__Collected data__
+ + + + +
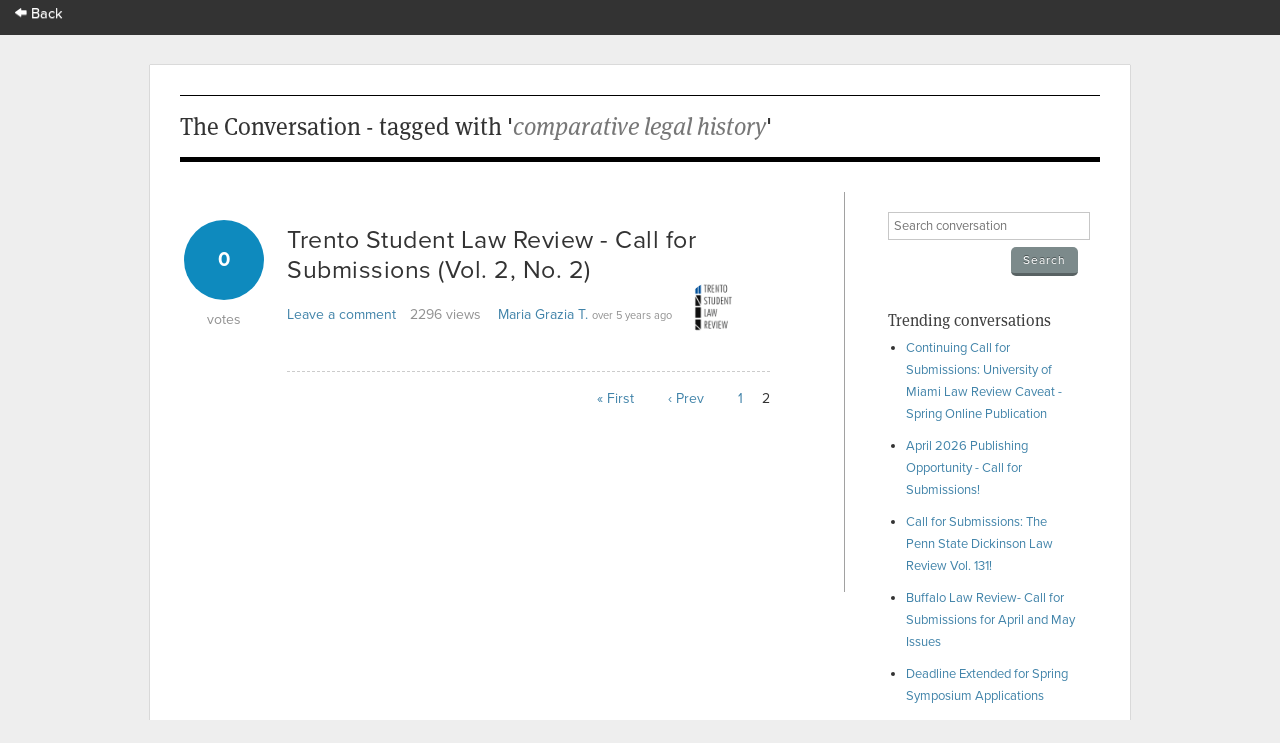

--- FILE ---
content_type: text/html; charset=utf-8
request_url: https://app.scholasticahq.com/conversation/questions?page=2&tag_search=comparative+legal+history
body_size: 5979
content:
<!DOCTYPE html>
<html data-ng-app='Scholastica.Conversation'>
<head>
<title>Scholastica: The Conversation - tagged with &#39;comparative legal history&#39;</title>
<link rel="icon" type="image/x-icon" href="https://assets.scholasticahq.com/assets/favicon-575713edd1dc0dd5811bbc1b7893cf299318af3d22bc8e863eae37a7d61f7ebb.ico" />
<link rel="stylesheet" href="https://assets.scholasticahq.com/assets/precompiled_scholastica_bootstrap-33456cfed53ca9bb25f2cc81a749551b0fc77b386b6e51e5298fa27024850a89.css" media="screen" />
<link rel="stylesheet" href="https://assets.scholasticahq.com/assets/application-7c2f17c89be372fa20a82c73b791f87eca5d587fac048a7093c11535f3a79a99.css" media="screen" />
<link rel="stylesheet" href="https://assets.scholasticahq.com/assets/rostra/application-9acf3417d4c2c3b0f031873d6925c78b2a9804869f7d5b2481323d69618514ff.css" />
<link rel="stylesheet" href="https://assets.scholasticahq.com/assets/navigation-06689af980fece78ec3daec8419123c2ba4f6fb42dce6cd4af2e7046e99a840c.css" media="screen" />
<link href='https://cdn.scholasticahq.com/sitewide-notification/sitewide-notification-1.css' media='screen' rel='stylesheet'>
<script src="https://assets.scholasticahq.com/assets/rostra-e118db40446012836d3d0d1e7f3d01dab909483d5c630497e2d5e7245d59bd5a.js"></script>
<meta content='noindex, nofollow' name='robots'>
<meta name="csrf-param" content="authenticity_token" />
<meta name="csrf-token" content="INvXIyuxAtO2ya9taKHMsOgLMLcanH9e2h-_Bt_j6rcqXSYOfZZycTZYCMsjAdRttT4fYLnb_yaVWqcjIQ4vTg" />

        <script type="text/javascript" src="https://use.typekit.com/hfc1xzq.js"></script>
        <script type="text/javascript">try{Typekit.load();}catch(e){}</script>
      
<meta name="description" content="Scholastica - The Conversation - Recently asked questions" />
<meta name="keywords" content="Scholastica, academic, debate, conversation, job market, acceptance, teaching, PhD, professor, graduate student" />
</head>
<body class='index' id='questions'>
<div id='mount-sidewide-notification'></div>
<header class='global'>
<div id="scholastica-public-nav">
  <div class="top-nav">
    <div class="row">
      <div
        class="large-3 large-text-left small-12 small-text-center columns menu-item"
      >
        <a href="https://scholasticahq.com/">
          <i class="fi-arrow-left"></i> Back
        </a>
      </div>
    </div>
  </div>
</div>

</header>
+ + + + +
__What needs to be done__
Which lines of the data contain the string "text"? Copy each one.

__Solution for this problem__
content_type: text/html; charset=utf-8
        <script type="text/javascript" src="https://use.typekit.com/hfc1xzq.js"></script>
        <script type="text/javascript">try{Typekit.load();}catch(e){}</script>
        class="large-3 large-text-left small-12 small-text-center columns menu-item"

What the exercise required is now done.